Throughout my cancer fight of the past year there has been a defined task: stay strong until there are no more cancer bugs. Keep the family together and keep the family happy – go with happy. I have the distinct honor, and yet, challenge, of moving to the next phase: survivorship. When I heard the term I just thought it meant “the time after you beat cancer.” And it is that, but it is much more. And so hard to describe.

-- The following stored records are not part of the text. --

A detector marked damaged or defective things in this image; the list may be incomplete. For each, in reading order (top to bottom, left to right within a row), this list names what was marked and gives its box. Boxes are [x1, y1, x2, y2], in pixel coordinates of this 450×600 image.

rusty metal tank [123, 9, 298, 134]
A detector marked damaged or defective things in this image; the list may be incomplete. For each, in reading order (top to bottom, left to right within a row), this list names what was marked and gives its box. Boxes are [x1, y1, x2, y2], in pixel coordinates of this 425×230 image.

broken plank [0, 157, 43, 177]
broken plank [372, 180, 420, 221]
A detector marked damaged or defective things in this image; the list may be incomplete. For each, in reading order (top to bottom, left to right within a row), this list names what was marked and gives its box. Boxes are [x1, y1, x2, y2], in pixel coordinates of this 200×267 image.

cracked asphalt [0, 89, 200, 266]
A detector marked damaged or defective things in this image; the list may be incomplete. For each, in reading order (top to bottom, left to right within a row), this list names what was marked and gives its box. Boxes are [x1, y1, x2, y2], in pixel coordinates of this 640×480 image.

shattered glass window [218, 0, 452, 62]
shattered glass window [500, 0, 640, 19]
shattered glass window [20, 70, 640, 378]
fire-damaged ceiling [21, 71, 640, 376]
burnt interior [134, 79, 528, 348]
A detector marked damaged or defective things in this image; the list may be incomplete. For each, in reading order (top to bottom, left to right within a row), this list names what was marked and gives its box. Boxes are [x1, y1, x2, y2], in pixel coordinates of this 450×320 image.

I had a meeting last week with my oncologist called a “survivorship seminar.” I was flippant and jocular about my journey and progress until I realized this was about the rest of my life. It hit me when I got home and I have been a psychic fugue for a week: I am never going to be the same physically or emotionally.

It’s not maudlin, it’s truthful. And, it’s also tricky.

In the cancer fight it was physical – survive, sleep, eat, heal. Now it’s more psychological. Watch for side effects that could signal that the cancer has come back (e.g. monthly self exams of my chest wall which actually makes me a little nauseous to even think about. Getting to know my scar tisssue? No thanks). Make follow up appointments with doctors, including regular three month checkups for the next three years.Don’t go to see a regular massage person because your body is in such a different state than normal. Only go to exercise class that is low impact because your muscles are weak and relearning. Oh, and did I mention scheduling the next round of surgeries because I still need permanent ladies? And, don’t plan on being back to any state of “normal” until at least six months (which for me is May 1st).

I am thrilled, don’t get me wrong … I am lucky to be in survivorship. And as I navigate the new normal I am so thankful for my friends and family and their love and support. And, yes, it needs to continue. Even though the care calendar is gone. 🙂

But a new normal is tricky when your most recent old normal was cancer and the normal before that was moving to Dubai. Navigation is slow as we rebuild what our family responsibilities are – who does this chore this time? Who is responsible for dinner tonight? What is your role? What is mine?

Now I am in the family most days all day – although some days I have to nap or don’t feel well. I am meal planning and shopping; picking up children and organizing play dates. But, every once in a while it catches up with me and I crash back down. I am not used to limitations on my time or my energy and yet I have to be patient. In PreK they learn to be a STAR – Stop, Take A breath. Relax.

Because I am no longer required to “just heal” I feel a sense of pressure to be more … and maybe that’s what this survivorship thing is about. This isn’t just the time after I beat cancer – it’s 2013, the year Davis turns 40, and the twins enter kindergarten. Integrating cancer into that year and that life is what I must do.

And to learn that watching an hour of America’s Funniest Home Videos with my three kids will make you laugh until you cry every time. And that laughter is the best weapon in survivorship. Especially when it is belly laughs at a puppy.